**Excerpted records**
* START *

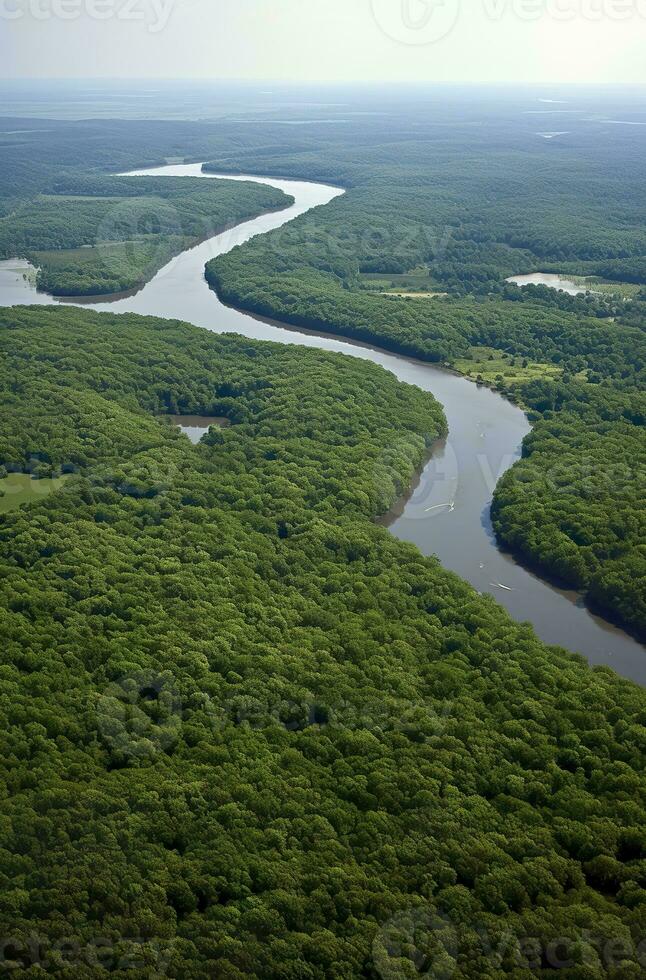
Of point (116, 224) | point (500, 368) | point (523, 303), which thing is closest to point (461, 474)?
point (500, 368)

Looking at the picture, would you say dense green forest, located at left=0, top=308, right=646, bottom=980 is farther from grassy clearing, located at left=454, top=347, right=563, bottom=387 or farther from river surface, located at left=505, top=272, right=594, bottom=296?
river surface, located at left=505, top=272, right=594, bottom=296

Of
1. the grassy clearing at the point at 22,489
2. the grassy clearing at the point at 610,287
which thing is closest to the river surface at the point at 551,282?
the grassy clearing at the point at 610,287

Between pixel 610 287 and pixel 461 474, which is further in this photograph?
pixel 610 287

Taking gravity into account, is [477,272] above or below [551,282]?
above

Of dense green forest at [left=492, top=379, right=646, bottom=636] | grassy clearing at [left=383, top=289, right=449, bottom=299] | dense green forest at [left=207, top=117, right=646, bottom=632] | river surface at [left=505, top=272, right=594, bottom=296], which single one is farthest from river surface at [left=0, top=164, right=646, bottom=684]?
river surface at [left=505, top=272, right=594, bottom=296]

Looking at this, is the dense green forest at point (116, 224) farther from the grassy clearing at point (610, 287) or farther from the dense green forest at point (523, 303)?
the grassy clearing at point (610, 287)

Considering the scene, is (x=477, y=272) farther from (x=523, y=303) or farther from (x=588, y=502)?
(x=588, y=502)

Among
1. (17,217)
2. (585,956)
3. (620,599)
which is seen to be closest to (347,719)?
(585,956)
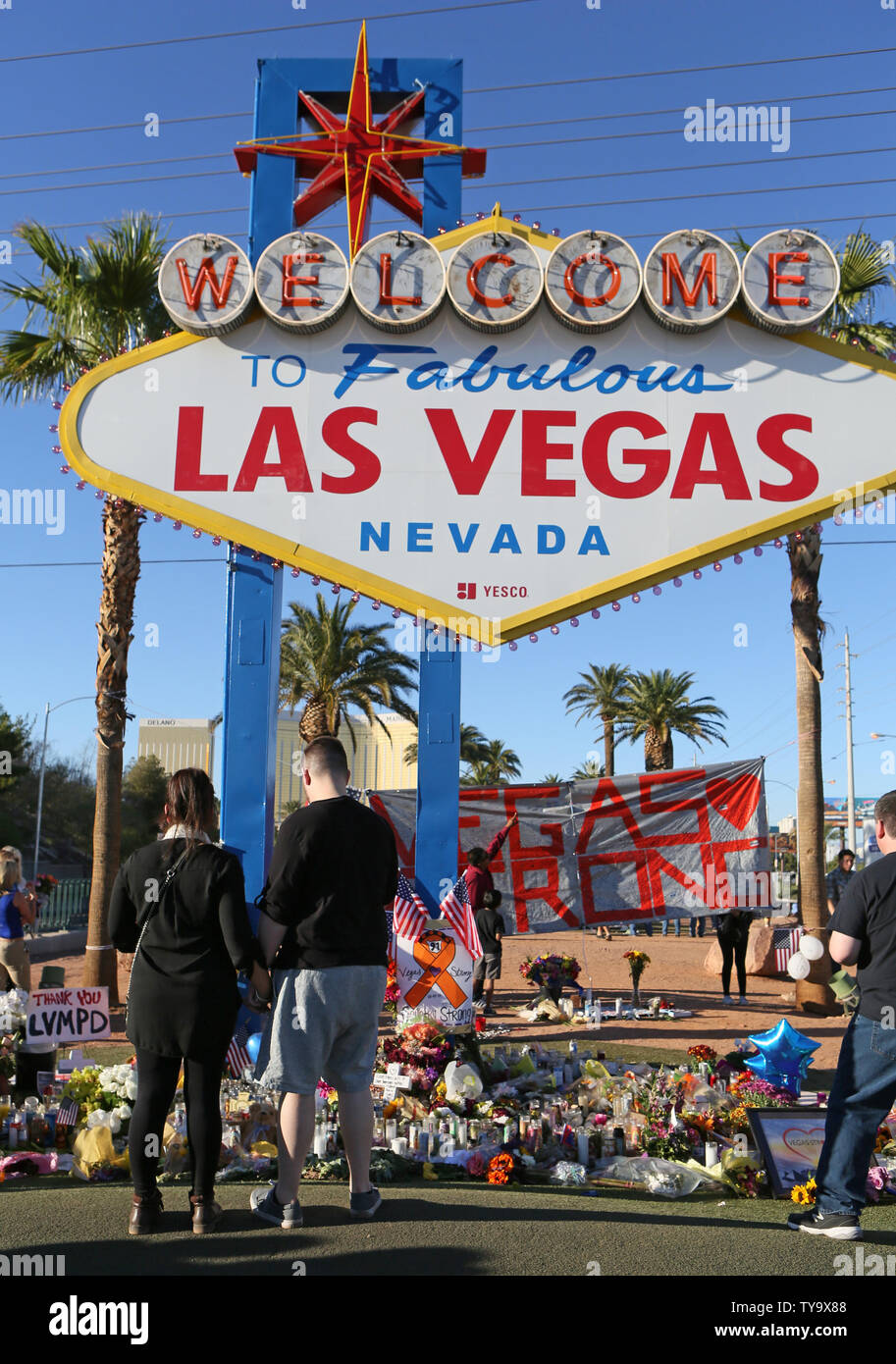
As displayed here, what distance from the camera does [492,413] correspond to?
7621 mm

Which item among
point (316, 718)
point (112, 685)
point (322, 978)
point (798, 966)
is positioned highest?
point (316, 718)

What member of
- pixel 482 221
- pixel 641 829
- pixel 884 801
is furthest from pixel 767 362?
pixel 641 829

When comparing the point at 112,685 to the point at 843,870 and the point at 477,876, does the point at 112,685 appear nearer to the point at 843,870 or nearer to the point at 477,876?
the point at 477,876

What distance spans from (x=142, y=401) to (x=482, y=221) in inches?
111

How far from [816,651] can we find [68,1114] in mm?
A: 12263

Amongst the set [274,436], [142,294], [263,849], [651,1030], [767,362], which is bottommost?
[651,1030]

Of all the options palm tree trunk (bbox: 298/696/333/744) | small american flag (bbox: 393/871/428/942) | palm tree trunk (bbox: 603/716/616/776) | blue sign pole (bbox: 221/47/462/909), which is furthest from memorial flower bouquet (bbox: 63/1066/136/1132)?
palm tree trunk (bbox: 603/716/616/776)

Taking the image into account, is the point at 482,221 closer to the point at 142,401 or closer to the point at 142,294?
the point at 142,401

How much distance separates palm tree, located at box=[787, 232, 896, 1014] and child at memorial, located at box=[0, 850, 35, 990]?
9316mm

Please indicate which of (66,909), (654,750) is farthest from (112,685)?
(654,750)

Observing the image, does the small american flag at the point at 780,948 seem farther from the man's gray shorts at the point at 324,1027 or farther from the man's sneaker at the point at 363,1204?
the man's gray shorts at the point at 324,1027

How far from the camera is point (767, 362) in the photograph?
767 centimetres
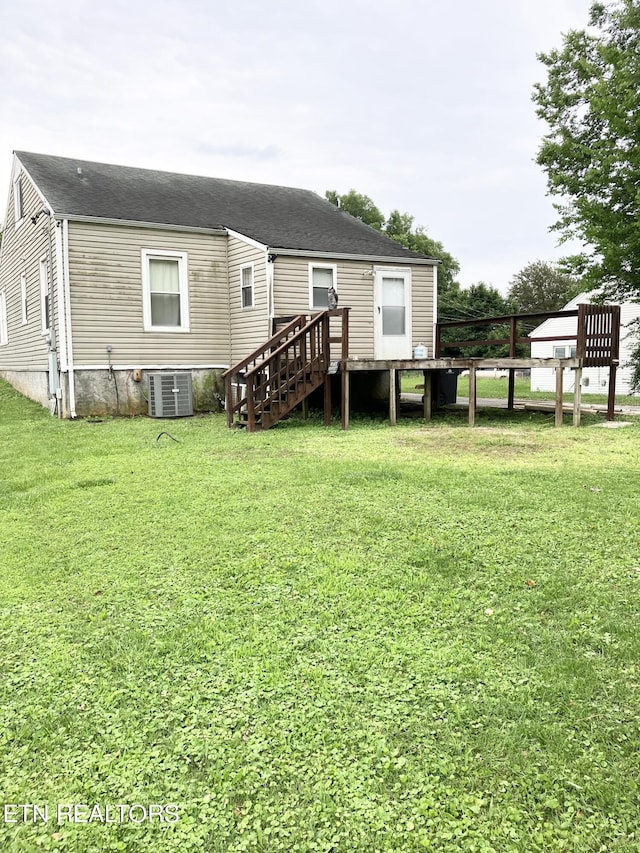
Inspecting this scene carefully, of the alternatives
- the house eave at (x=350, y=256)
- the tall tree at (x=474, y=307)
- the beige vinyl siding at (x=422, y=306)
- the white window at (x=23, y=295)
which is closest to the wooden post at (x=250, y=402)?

* END *

**Stated exercise**
Transcribe every line in the entries above, taking out only the images.

**Written solution**
Of point (116, 224) | point (500, 368) | point (523, 303), which thing is closest to point (461, 474)?
point (500, 368)

Looking at the picture, would you say dense green forest, located at left=0, top=308, right=646, bottom=980 is farther from grassy clearing, located at left=454, top=347, right=563, bottom=387 or farther from river surface, located at left=505, top=272, right=594, bottom=296?
river surface, located at left=505, top=272, right=594, bottom=296

Of
1. the grassy clearing at the point at 22,489
2. the grassy clearing at the point at 610,287
which thing is closest to the river surface at the point at 551,282?
the grassy clearing at the point at 610,287

Between pixel 610 287 and pixel 461 474, which is further in this photograph?
pixel 610 287

Taking gravity into account, is [477,272] above or below [551,282]?
above

Of dense green forest at [left=492, top=379, right=646, bottom=636] | grassy clearing at [left=383, top=289, right=449, bottom=299] | dense green forest at [left=207, top=117, right=646, bottom=632] | river surface at [left=505, top=272, right=594, bottom=296], which single one is farthest from river surface at [left=0, top=164, right=646, bottom=684]?
river surface at [left=505, top=272, right=594, bottom=296]

Looking at this, is the dense green forest at point (116, 224) farther from the grassy clearing at point (610, 287) or farther from the dense green forest at point (523, 303)?
the grassy clearing at point (610, 287)

Considering the scene, is (x=477, y=272) farther from (x=523, y=303) or farther from (x=588, y=502)?
(x=588, y=502)

Among
1. (17,217)
2. (585,956)
3. (620,599)
which is seen to be closest to (347,719)?
(585,956)
As displayed here, what distance from the camera does [492,413] correspond to?
7621 mm

Which item among
point (316, 718)
point (112, 685)
point (322, 978)
point (798, 966)
is positioned highest?
point (316, 718)

What member of
- pixel 482 221
- pixel 641 829
- pixel 884 801
is furthest from pixel 767 362?
pixel 641 829

When comparing the point at 112,685 to the point at 843,870 and the point at 477,876, does the point at 112,685 appear nearer to the point at 843,870 or nearer to the point at 477,876?
the point at 477,876

What distance spans from (x=142, y=401) to (x=482, y=221) in inches?
111

How far from [816,651] can we find [68,1114] in mm?
A: 12263

Amongst the set [274,436], [142,294], [263,849], [651,1030], [767,362], which is bottommost?
[651,1030]

Of all the options palm tree trunk (bbox: 298/696/333/744) | small american flag (bbox: 393/871/428/942) | palm tree trunk (bbox: 603/716/616/776) | blue sign pole (bbox: 221/47/462/909), which is furthest from memorial flower bouquet (bbox: 63/1066/136/1132)?
palm tree trunk (bbox: 603/716/616/776)

Taking the image into account, is the point at 482,221 closer to the point at 142,401 or closer to the point at 142,294?
the point at 142,401

How much distance separates palm tree, located at box=[787, 232, 896, 1014] and child at memorial, located at box=[0, 850, 35, 990]?
9316mm

Please indicate which of (66,909), (654,750) is farthest from (112,685)?
(654,750)

Observing the image, does the small american flag at the point at 780,948 seem farther from the man's gray shorts at the point at 324,1027 or farther from the man's sneaker at the point at 363,1204?
the man's gray shorts at the point at 324,1027

How far from the camera is point (767, 362) in the photograph?
767 centimetres
Inspecting this scene carefully, of the alternatives
- the house eave at (x=350, y=256)
- the tall tree at (x=474, y=307)
- the beige vinyl siding at (x=422, y=306)
- the white window at (x=23, y=295)
which is closest to the wooden post at (x=250, y=402)?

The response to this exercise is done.